Notwithstanding the “free” moniker, many Canadians know they pay a substantial amount of money for health care through Canada’s tax system. However, it’s unlikely that many can tell you exactly how much. We never receive bills for medical services and we don’t see anything like a dedicated “health-care tax” on our T4 slips. Things get even more confusing when we add in health-care premiums in provinces that impose them, which only cover a fraction of the true cost of health care.

In fact, general government revenues—a combination of taxes including personal income taxes and sales taxes—fund our health-care system.

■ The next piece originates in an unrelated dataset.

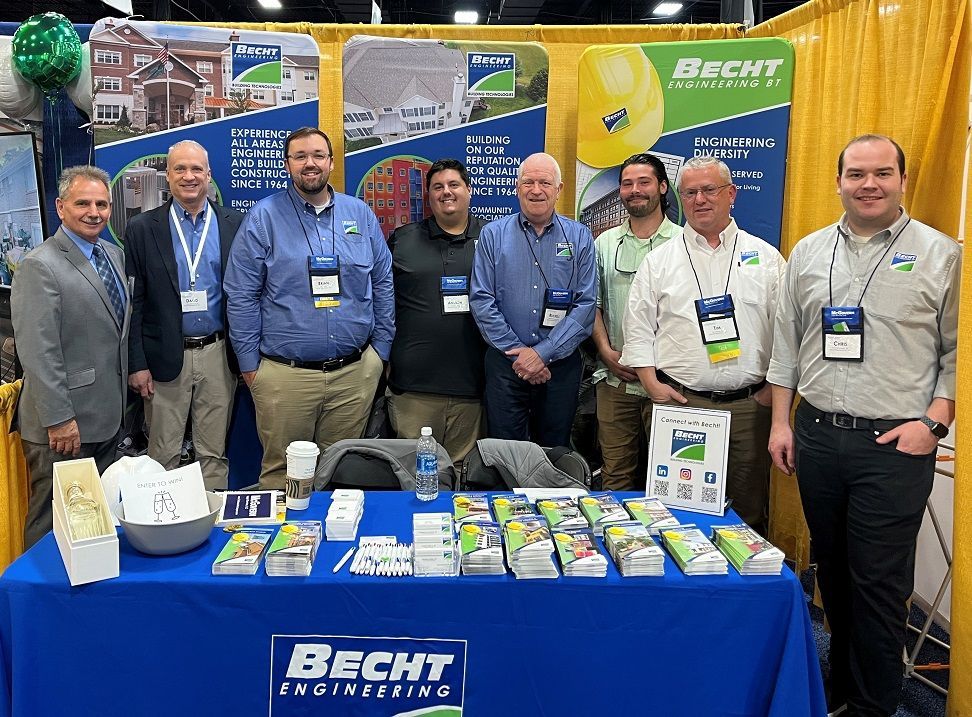 Becht staff at CAI event table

So while $172 billion of our collective tax dollars were spent on publicly-funded health care in 2019, the average family would be hard-pressed to figure out how much of that bill they paid.

Fortunately, our new study helps break the data down for a variety of families. For example, the study estimates that a typical Canadian family (two parents and two children) with an average household income of $142,449 will pay $14,474 for public health care this year through various taxes. The average individual can expect to pay $4,894.

Of course, due to the progressive nature of Canada’s tax system, the amounts families pay for health care depends on their incomes. Specifically, the bottom 10 per cent of income-earners will only pay $471 dollars for health care while the top 10 per cent will pay almost $40,000.

Of course, these are preliminary estimates based on historical trends of health-care spending and the most recent economic forecasts. The COVID crisis has significantly disrupted surgical schedules and government finances. It will be months before we have a true estimate of how much provinces ultimately spent on health care this year, and how much revenue was ultimately collected to fund these treatments (not to mention other social programs).

But according to early economic forecasts, even if health-care spending simply grows according to historical trends (say 3.5 per cent based on the last five years), it will consume a much larger portion of government revenues, increasing from 23.5 per cent to almost 29 per cent of tax revenues. This is largely due to unfavourable estimates of government tax revenue over the coming year. What this means, though, is that there will likely be less money for other social programs. Or the government will have to take on significantly more debt to keep its social programs afloat.

Clearly, our health-care professionals are doing an incredible job to get us through this difficult time. Canadians. But as we become more aware of a vast array of health-care performance indicators, we should pay better attention to annual health-care spending so we can we can better gauge how that money is spent in the future and better understand the performance and resources we receive in return.